Hh signaling is cilia-independent and kif27, fused, and iguana are cilia genes in planarians. (A) Mean translocation speed quantified from movies of animals having received the indicated RNAi-treatments. Error bars: SEM. Asterisks: p-value < 0.01 vs. control (One-way ANOVA). ≥ 4 movies with N ≥ 5 animals per movie. Inset: Example of tissue edema caused by IFT172(RNAi). Scale bar, 0.5 mm. (B) Ventral cilia confocal projections (green, anti-acetylated Tubulin), overlayed with nuclei (blue, DAPI) to demonstrate epithelial integrity. RNAi-treatments as indicated. Inset: zoom. Punctate pattern: remaining cilia stumps. Scale bar, 50 μm. (C) Translocation speed calculated as in 4A. (D) Tissue edema in iguana(RNAi)-animal 14 days after amputation. Scale bar, 0.5 mm. (E) Ventral cilia confocal projections (green, anti-acetylated Tubulin) overlayed with nuclei (blue, DAPI) as in 4B. Arrows: remaining tufts of cilia on cells not yet affected by RNAi. Residual staining in fused(RNAi), iguana(RNAi), and kif27(RNAi) animals due to non-cilia related staining of sub-epithelial structures. Scale bar: 50 μm.

We next cloned the single planarian homologs of Fused (Smed-fused), Cos2/Kif27/Kif7 (Smed-kif27), and Iguana (Smed-iguana) (37) (Sup. Fig. 17), which were all discovered as mutations severely affecting Hh signaling in Drosophila (4, 5) or zebrafish (18, 19), respectively. Silencing fused, kif27, or iguana neither perturbed ptc expression (Sup. Fig. 20B), nor did it elicit Hh-related regeneration defects (Sup. Fig. 21). Hence these components are unlikely to function in planarian Hh signaling, but the same caveat raised for the IFT genes applies. Intriguingly, fused(RNAi), kif27(RNAi), or iguana(RNAi)-treated worms instead displayed compromised mobility (Fig. 4C), inchworming, tissue edema (Fig. 4D) and complete lack of cilia staining (Fig. 4E). Furthermore, the expression patterns of iguana and kif27 closely resembled those of cilia genes (Sup. Fig. 22). These data demonstrate by multiple functional and morphological criteria, that fused, kif27, and iguana are essential for planarian ciliogenesis.

This finding establishes that the ciliogenesis functions of Fused, Kif7, and Iguana are not vertebrate-specific (15, 17), but instead ancestral. The use of cilia, Fused, Kif7, and Iguana in the zebrafish Hh pathway (13–15, 18, 19 ), cilia and Kif7 in the mouse Hh pathway (8–10), and Fused and Cos2 in the Drosophila Hh pathway (3) further implies that all three model organisms rely on cilia and/or ancient cilia components for Hh signaling. Thus, the association between Hh signaling and cilia is most likely also ancestral (Sup. Fig. 23). This conclusion is based solely on the ciliogenesis functions of Fused, Cos2/Kif27/Kif7, and Iguana and is unaffected by whether they also function in planarian Hh signaling. In fact, uncovering evidence to this effect would further strengthen the argument for an ancestral connection.

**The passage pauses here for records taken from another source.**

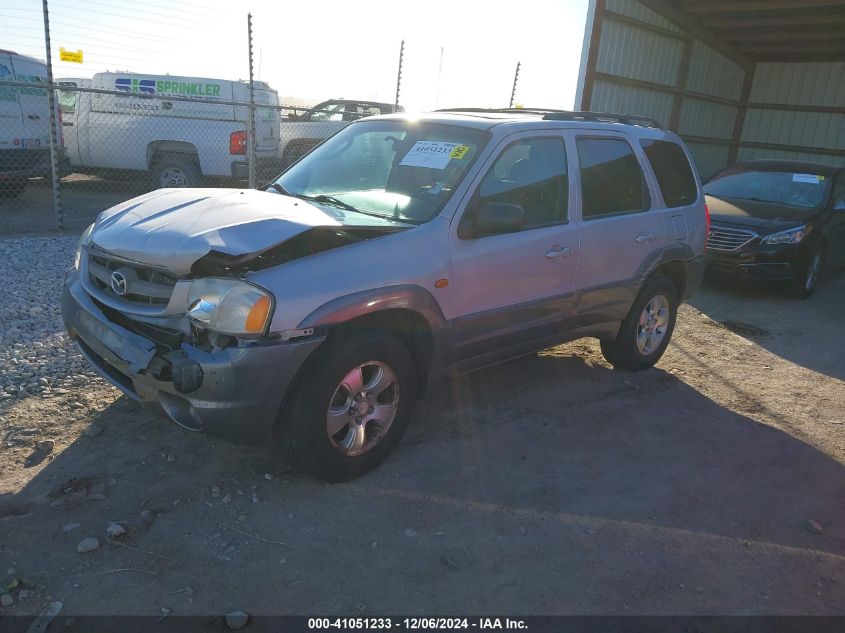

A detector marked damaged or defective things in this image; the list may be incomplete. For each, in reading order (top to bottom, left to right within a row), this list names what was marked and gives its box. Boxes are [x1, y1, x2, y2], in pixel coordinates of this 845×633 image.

exposed headlight [74, 222, 94, 270]
crumpled hood [88, 189, 346, 276]
exposed headlight [756, 226, 808, 246]
exposed headlight [187, 278, 274, 336]
front bumper missing [61, 270, 324, 442]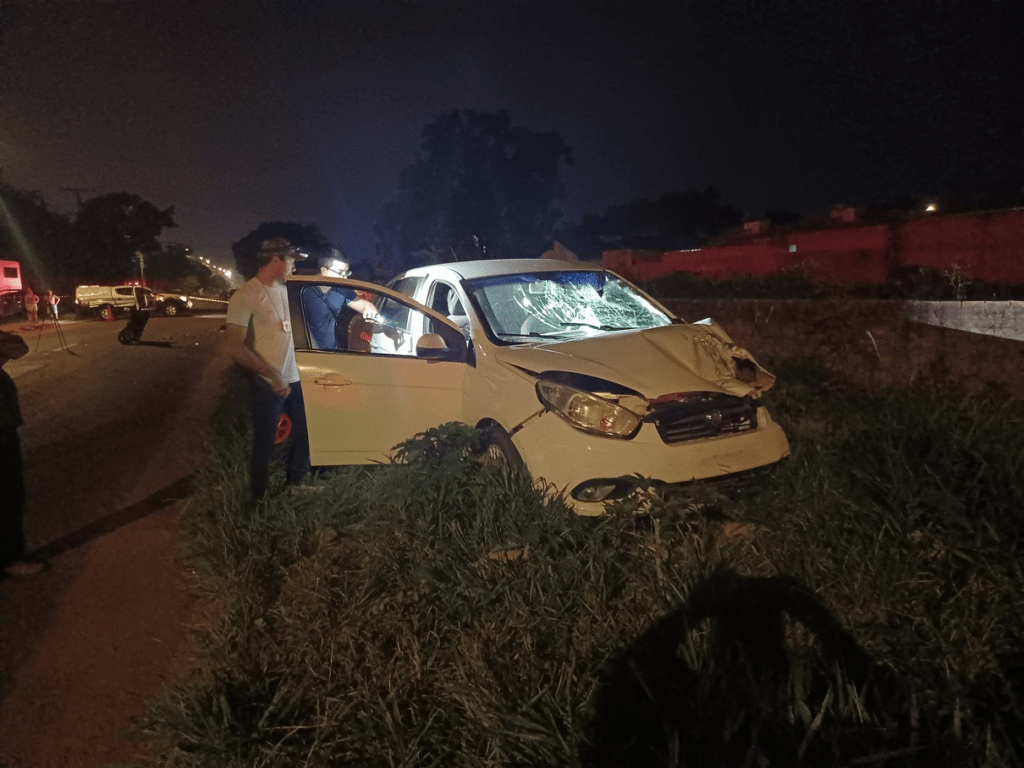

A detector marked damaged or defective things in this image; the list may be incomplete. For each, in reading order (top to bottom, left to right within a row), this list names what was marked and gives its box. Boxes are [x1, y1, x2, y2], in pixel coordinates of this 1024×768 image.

shattered windshield [464, 270, 672, 342]
crumpled hood [496, 322, 776, 400]
broken headlight [536, 380, 640, 438]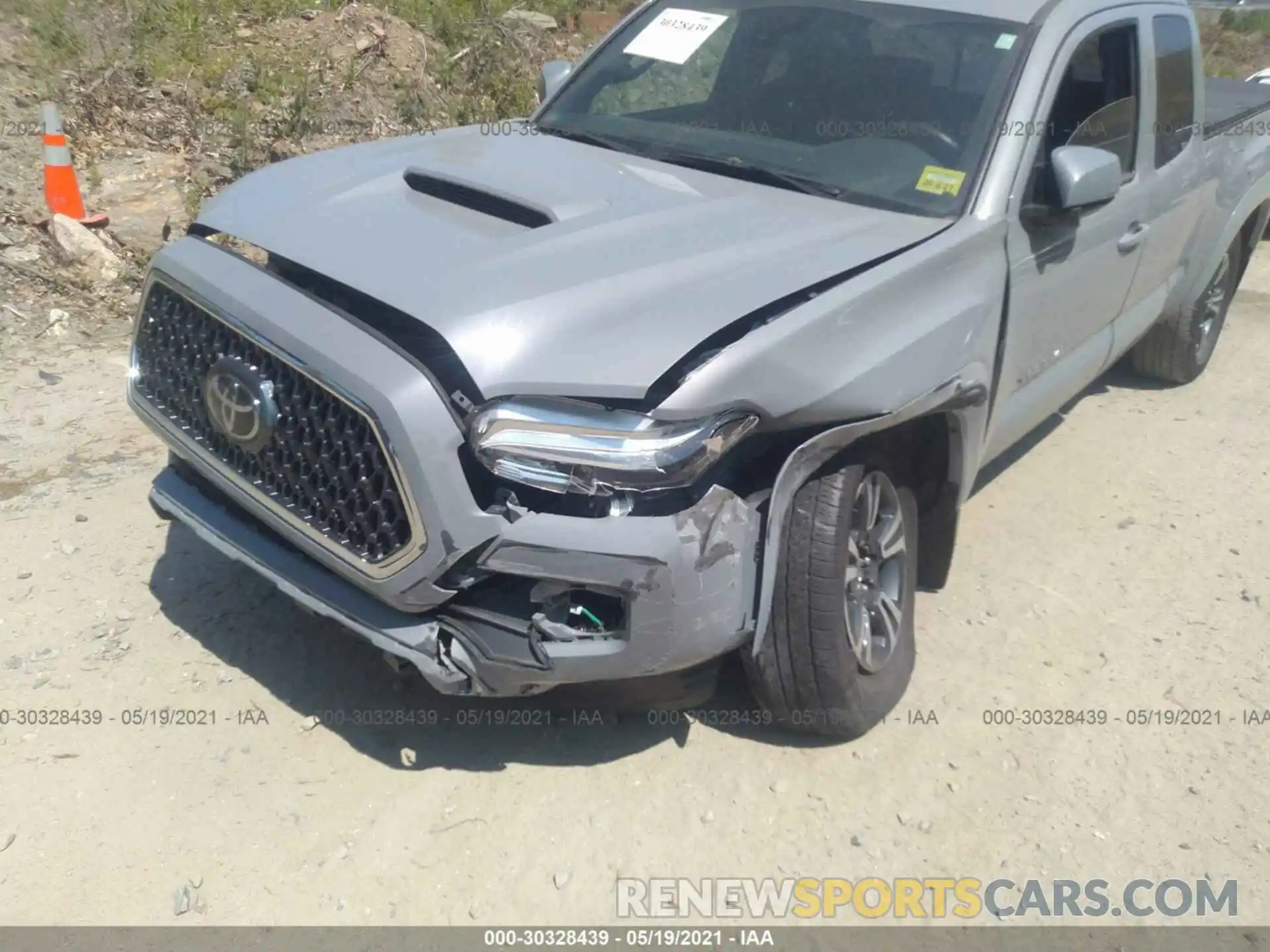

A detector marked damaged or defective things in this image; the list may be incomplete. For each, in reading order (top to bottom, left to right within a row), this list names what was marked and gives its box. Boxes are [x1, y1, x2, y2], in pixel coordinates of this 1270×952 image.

dent in hood [195, 125, 954, 401]
damaged headlight [472, 396, 757, 495]
broken plastic trim [472, 396, 757, 495]
damaged front bumper [148, 459, 762, 695]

Our findings suggest that the perplexing diversity in Hh signal transduction mechanisms among flies, fish, and mammals arose from group-specific losses of the ancestral association between cilia and Hh signaling (Sup. Fig. 23). This raises the question why core components are highly conserved, yet the contribution of cilia-related proteins to Hh signaling is variable. The dynamic shuttling of core components between subcellular compartments in both flies and vertebrates (9, 10, 36) may have originally been organized by cilia (providing a location) and the associated IFT complexes (providing the motors). The divergence of Hh signaling mechanisms could thus reflect the choice of a new location or motor for organizing the interplay between core components.